到了云乡镇,苏檀远远就看见镇外坐了不少流民,往日守镇门的人不见了,取而代之的是几排粗壮的木刺。
流民们坐在木刺这头,镇里面一个人都没有。
她心头紧了紧,在那些人看过来的时候扬鞭赶着骡车飞快离开。
从云乡镇到榆树村的这段路流民很少,且大多都是些老弱妇孺,但苏檀还是没敢放松警惕,让高秀才持着两把刀盘腿坐在车上。
高秀才瞪了一会儿,揉着眼睛道:“这活简直不是人干的,眼睛都酸了,比写字还累。”
“废话什么?都说了回去给你加奖金了。”苏檀喝了一声,沉声道:“马上就到了,打起精神,别在关键时候掉链子。”
“诶,我省得的。”
榆树村的状况和云乡镇是一样的,骡车上了村道后,不仅一个人都没看见,就连鸡鸣狗吠都听不见,可见村里的人有多谨慎。
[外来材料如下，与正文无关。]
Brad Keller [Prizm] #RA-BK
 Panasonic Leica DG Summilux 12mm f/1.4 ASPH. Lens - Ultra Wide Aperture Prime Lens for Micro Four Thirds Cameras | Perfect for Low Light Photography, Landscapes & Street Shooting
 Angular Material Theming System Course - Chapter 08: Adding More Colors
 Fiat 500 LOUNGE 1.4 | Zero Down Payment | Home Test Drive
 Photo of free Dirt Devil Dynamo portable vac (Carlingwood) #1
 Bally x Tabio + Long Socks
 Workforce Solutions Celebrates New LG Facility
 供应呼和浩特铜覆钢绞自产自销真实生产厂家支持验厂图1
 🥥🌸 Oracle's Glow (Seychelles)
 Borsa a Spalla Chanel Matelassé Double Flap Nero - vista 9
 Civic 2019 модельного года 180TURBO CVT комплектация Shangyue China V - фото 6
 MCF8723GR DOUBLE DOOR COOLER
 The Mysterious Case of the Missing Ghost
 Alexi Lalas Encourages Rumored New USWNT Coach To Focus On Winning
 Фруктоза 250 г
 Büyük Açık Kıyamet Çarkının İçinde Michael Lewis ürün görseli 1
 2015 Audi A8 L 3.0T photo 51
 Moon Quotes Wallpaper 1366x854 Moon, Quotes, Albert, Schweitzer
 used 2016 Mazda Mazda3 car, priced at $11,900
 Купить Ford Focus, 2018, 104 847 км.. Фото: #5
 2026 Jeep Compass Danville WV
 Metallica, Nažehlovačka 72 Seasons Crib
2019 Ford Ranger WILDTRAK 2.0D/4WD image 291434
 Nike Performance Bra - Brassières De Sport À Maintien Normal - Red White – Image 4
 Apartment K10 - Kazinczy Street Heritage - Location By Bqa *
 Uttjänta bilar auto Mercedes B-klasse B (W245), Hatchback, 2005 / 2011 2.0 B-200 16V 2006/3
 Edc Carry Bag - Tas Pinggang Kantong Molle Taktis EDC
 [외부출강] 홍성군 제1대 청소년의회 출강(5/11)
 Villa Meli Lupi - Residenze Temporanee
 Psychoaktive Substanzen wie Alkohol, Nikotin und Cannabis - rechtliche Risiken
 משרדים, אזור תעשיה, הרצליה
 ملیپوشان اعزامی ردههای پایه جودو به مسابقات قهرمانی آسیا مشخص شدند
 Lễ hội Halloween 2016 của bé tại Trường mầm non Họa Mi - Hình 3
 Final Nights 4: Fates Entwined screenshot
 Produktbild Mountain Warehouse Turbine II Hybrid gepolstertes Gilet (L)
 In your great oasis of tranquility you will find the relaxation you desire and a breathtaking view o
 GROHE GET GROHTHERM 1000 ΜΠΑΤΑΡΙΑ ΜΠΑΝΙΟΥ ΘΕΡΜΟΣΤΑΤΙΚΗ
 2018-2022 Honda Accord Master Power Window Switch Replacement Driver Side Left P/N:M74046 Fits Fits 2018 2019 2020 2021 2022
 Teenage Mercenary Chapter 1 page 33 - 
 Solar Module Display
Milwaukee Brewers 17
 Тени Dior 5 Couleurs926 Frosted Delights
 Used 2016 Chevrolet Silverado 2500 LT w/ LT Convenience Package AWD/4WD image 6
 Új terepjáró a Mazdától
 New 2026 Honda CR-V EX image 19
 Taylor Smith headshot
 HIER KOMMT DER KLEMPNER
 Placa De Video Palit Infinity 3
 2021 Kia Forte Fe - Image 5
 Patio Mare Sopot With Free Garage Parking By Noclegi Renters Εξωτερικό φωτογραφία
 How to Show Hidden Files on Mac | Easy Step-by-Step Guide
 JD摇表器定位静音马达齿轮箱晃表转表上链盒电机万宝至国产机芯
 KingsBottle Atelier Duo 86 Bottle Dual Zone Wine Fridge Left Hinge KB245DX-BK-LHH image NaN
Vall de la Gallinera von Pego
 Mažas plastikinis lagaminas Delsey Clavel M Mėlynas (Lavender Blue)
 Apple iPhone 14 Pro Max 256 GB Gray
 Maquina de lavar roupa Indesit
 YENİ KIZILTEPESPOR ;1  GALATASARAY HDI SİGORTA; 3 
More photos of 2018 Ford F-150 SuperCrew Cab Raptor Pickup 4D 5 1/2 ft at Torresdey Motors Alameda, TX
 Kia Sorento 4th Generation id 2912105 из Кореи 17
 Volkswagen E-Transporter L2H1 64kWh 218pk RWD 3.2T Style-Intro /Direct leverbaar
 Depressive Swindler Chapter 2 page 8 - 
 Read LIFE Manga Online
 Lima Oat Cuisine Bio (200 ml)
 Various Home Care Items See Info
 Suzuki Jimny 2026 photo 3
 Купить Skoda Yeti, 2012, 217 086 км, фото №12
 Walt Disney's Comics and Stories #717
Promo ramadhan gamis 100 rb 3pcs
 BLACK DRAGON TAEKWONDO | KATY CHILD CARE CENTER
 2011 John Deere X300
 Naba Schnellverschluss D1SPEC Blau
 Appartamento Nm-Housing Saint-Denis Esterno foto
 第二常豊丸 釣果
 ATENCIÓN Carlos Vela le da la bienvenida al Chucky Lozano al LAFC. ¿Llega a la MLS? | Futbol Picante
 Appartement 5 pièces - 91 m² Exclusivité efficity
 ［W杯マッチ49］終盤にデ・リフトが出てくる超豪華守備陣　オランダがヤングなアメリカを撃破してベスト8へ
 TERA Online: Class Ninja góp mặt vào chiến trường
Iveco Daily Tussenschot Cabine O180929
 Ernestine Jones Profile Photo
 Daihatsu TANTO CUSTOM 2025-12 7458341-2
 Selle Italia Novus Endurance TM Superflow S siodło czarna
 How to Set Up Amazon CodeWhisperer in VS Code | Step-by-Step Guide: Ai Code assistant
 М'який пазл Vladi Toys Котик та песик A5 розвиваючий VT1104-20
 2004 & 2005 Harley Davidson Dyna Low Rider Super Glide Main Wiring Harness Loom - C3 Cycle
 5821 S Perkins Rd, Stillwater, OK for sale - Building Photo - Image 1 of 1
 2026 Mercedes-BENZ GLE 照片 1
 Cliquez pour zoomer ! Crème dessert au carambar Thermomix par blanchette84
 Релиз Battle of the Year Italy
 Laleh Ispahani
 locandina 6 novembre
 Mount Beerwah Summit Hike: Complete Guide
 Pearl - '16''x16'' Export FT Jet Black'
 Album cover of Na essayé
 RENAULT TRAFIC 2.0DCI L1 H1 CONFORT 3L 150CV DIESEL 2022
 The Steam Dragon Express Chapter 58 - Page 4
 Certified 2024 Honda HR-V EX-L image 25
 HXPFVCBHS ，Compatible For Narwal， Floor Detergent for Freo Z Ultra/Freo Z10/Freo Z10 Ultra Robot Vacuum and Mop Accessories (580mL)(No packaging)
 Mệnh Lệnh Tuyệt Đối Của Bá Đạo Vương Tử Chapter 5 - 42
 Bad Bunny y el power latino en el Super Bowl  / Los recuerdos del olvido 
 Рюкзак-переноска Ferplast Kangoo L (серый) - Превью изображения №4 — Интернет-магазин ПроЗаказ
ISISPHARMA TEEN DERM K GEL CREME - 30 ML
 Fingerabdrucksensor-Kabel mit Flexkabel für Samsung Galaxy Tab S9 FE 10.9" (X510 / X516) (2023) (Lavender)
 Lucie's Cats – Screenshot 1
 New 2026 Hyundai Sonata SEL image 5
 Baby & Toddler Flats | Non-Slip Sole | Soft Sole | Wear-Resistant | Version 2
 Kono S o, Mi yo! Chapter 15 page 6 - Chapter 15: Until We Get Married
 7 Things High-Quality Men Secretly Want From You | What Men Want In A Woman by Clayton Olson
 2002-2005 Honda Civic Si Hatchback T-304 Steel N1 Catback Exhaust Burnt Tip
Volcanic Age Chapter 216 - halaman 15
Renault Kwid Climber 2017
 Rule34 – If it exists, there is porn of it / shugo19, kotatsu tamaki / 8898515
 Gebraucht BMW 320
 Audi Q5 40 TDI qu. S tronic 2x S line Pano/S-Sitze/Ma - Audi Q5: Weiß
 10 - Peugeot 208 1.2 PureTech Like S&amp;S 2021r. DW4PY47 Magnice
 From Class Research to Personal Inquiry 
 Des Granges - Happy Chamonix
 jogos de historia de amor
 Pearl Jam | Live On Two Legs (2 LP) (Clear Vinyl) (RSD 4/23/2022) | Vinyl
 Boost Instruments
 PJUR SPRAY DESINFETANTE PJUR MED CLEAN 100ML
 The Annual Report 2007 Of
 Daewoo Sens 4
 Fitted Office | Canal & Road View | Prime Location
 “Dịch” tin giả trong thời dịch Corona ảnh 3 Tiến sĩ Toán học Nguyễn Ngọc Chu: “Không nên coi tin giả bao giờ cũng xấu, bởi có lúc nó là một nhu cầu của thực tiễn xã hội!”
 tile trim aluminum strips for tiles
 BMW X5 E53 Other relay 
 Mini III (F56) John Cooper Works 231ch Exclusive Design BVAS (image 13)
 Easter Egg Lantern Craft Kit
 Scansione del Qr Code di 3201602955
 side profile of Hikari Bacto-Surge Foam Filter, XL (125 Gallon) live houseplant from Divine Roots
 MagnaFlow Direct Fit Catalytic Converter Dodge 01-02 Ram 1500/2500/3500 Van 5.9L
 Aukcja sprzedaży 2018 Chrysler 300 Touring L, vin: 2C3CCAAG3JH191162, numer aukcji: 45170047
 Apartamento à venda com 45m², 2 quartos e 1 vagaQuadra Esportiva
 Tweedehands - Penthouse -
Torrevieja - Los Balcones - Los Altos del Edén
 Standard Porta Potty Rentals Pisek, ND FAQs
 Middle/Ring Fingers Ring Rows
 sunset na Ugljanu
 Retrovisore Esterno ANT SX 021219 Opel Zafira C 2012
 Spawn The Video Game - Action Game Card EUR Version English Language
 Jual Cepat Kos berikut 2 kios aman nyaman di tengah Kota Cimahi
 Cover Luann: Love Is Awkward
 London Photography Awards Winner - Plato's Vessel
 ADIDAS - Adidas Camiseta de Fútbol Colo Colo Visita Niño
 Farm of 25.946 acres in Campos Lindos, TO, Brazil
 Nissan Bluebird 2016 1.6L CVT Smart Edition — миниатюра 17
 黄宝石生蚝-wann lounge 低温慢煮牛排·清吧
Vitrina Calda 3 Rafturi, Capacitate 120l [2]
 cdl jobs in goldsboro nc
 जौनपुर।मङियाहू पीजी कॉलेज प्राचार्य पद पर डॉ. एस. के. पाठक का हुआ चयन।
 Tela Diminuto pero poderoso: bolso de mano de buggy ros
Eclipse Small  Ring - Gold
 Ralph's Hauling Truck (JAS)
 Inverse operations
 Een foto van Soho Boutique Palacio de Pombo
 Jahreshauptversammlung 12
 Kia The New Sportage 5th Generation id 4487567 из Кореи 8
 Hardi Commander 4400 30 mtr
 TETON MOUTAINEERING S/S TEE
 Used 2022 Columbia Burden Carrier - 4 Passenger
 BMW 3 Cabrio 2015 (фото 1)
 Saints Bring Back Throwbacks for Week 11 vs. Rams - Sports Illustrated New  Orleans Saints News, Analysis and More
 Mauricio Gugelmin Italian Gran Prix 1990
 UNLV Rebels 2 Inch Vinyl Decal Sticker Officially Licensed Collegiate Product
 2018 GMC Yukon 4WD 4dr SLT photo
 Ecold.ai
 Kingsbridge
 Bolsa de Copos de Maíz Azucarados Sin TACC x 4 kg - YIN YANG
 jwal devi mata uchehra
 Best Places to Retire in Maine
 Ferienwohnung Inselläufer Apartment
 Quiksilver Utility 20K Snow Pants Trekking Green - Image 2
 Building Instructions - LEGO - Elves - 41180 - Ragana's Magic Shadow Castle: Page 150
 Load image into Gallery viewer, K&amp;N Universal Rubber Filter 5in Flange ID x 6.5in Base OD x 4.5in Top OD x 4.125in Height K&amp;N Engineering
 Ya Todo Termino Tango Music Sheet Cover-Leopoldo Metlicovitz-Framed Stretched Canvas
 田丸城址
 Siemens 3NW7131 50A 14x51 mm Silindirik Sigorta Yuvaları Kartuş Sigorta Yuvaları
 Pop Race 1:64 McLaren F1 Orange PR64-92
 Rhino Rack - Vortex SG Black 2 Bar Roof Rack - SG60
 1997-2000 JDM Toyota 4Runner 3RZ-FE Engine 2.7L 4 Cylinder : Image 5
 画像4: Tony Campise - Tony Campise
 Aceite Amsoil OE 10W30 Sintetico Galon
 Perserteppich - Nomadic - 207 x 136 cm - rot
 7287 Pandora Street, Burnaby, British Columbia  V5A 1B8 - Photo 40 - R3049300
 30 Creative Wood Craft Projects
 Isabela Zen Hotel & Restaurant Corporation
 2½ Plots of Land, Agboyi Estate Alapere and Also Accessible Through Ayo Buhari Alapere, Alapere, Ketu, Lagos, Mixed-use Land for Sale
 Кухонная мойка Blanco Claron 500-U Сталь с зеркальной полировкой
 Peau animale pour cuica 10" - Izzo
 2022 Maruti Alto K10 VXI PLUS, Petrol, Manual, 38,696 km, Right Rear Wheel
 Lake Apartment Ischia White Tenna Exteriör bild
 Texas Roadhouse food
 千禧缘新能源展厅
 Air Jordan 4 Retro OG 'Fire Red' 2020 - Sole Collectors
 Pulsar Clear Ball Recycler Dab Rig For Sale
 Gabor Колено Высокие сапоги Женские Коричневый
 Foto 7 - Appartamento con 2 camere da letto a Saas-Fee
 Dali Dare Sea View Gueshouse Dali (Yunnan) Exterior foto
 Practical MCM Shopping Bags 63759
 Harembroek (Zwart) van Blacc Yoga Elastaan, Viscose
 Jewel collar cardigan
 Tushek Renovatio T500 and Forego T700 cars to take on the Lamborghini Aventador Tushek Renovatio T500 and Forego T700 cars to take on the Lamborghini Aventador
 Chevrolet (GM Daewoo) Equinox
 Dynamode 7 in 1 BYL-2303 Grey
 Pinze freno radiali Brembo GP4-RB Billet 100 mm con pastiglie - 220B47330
苏檀驾着车熟门熟路到了曹家门口,敲门后能听见里头乐意压低的说话声,就是不见有人来给开门。
她只好压低声音喊了一句:“婶子,我是苏檀,快来开门让我进去。”
“呀,果然是侄儿媳妇的声音。”门里惊呼了一声,不多会儿就有人开门。
是曹老大,手里攥着一根小臂粗的木棍,趴在门缝警惕地看了眼,确认是苏檀后才开了门。
瞅见她还赶了车回来,曹老大急忙就往身后招呼,“孩儿他娘,真是侄儿媳妇回来了,还赶了车的,叫光宗和耀祖出来把车赶进院子。”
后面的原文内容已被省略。